Segment Start: Data for analysis
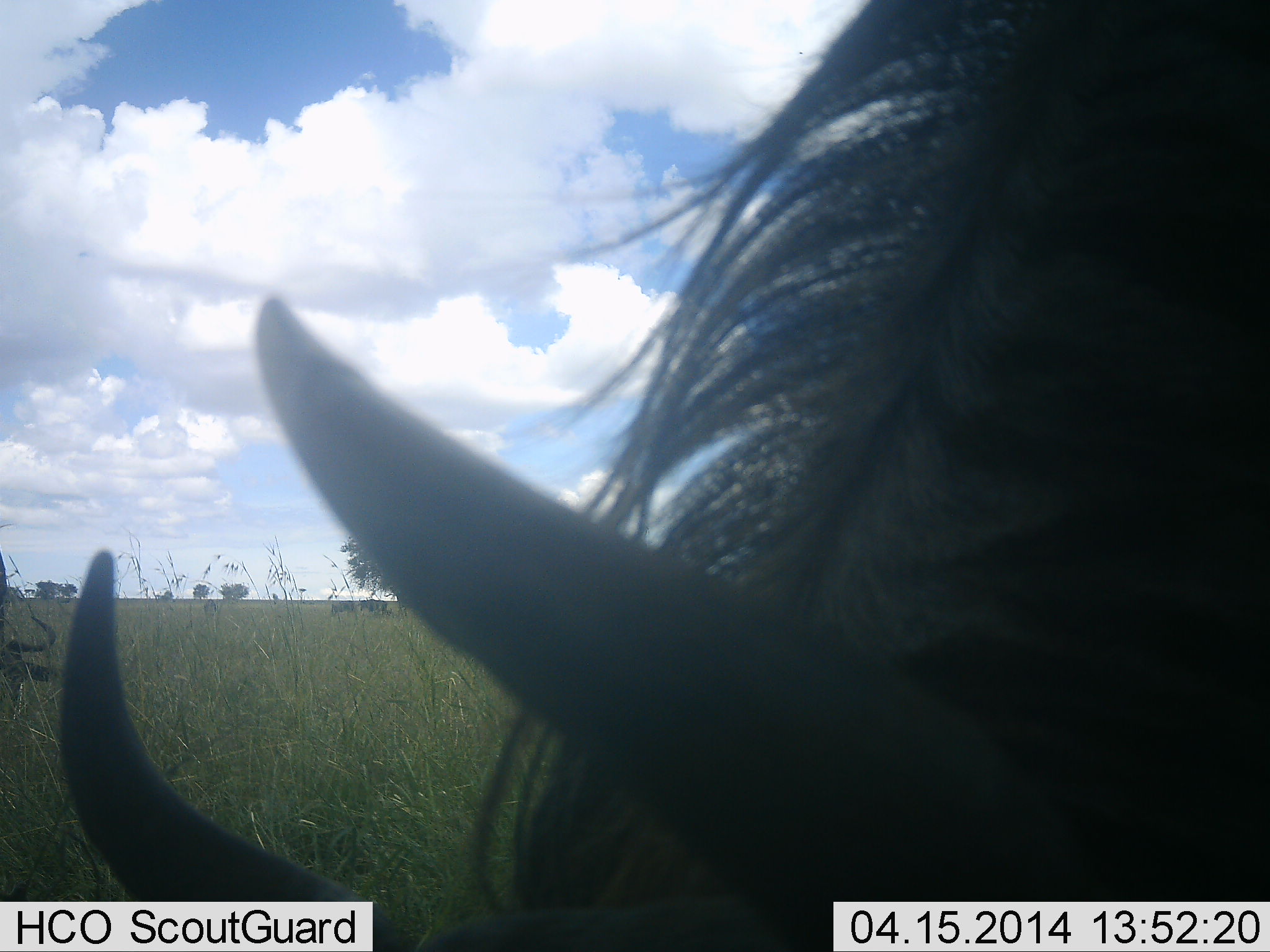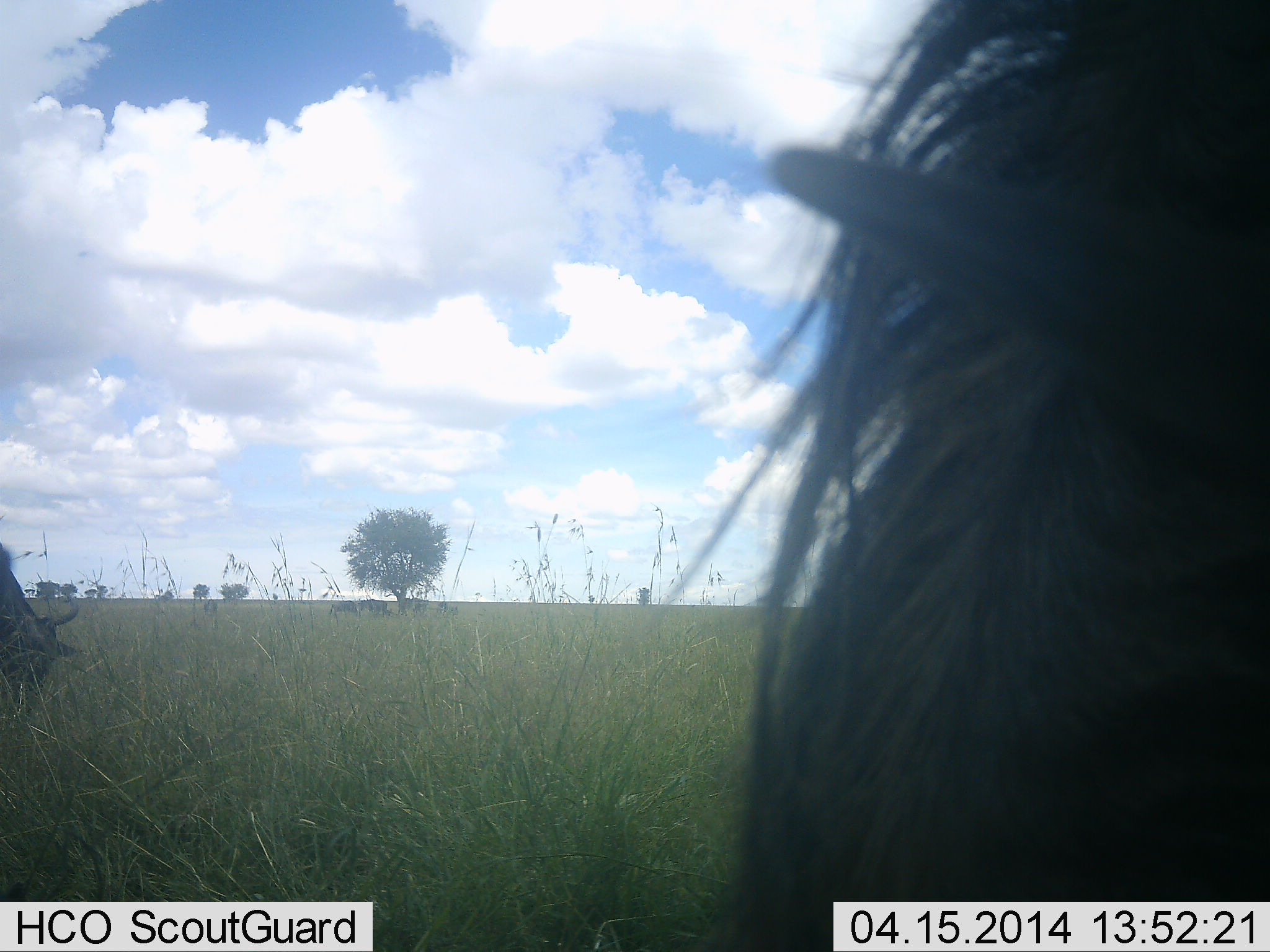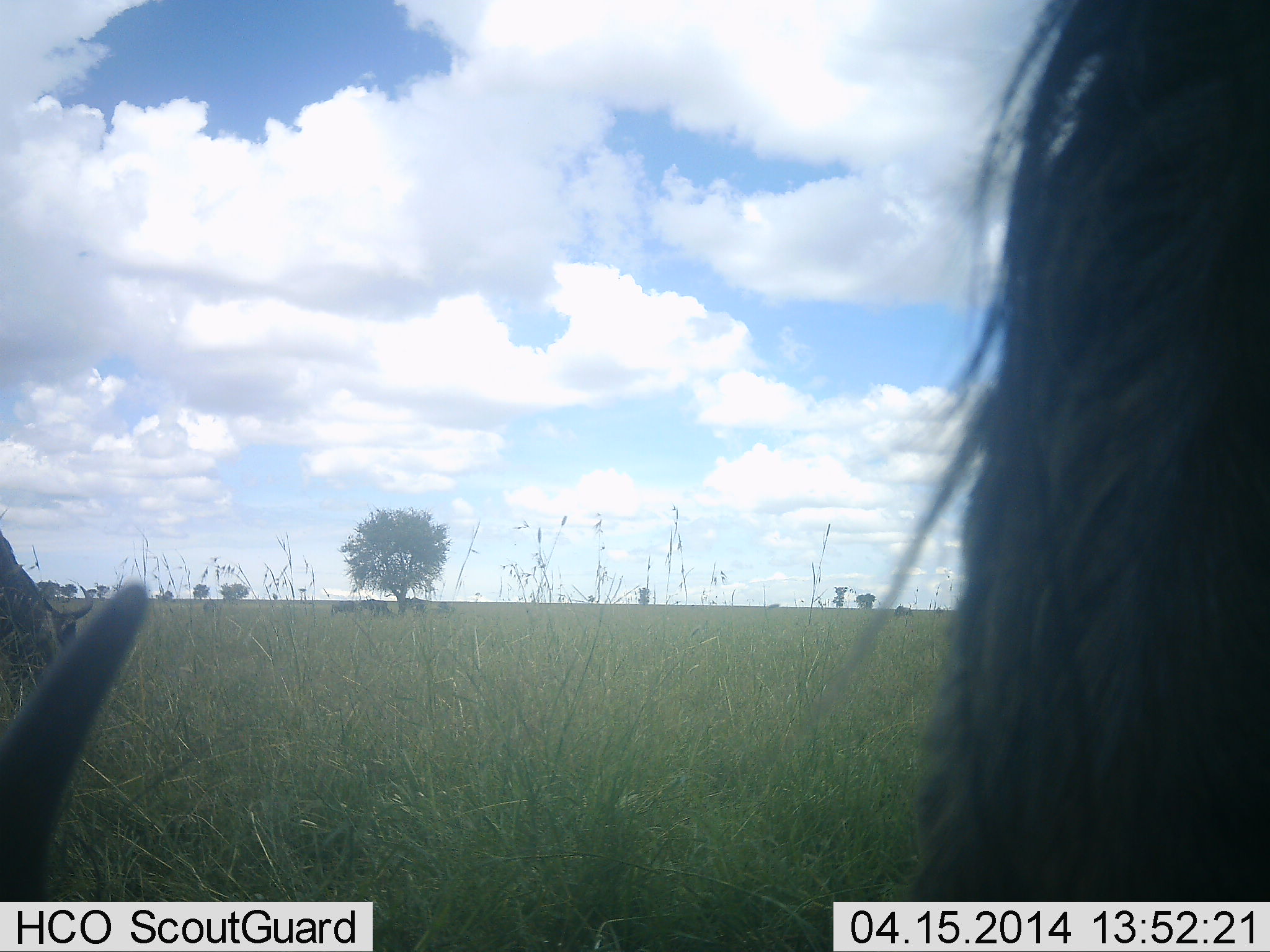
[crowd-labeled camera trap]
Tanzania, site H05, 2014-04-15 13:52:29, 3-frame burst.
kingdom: Animalia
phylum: Chordata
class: Mammalia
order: Artiodactyla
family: Bovidae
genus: Connochaetes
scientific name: Connochaetes taurinus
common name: blue wildebeest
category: wildebeest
Wildebeest (blue wildebeest) (Connochaetes taurinus), count 2. Behavior (volunteer vote fractions): standing 50%, resting 0%, moving 0%, interacting 0%. Young present (vote fraction): 0%. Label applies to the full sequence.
Segment End: Data for analysis
### Work order
Reproduce the material above in full and without alteration, but skip all pictures.

### Task answer
[crowd-labeled camera trap]
Tanzania, site H05, 2014-04-15 13:52:29, 3-frame burst.
kingdom: Animalia
phylum: Chordata
class: Mammalia
order: Artiodactyla
family: Bovidae
genus: Connochaetes
scientific name: Connochaetes taurinus
common name: blue wildebeest
category: wildebeest
Wildebeest (blue wildebeest) (Connochaetes taurinus), count 2. Behavior (volunteer vote fractions): standing 50%, resting 0%, moving 0%, interacting 0%. Young present (vote fraction): 0%. Label applies to the full sequence.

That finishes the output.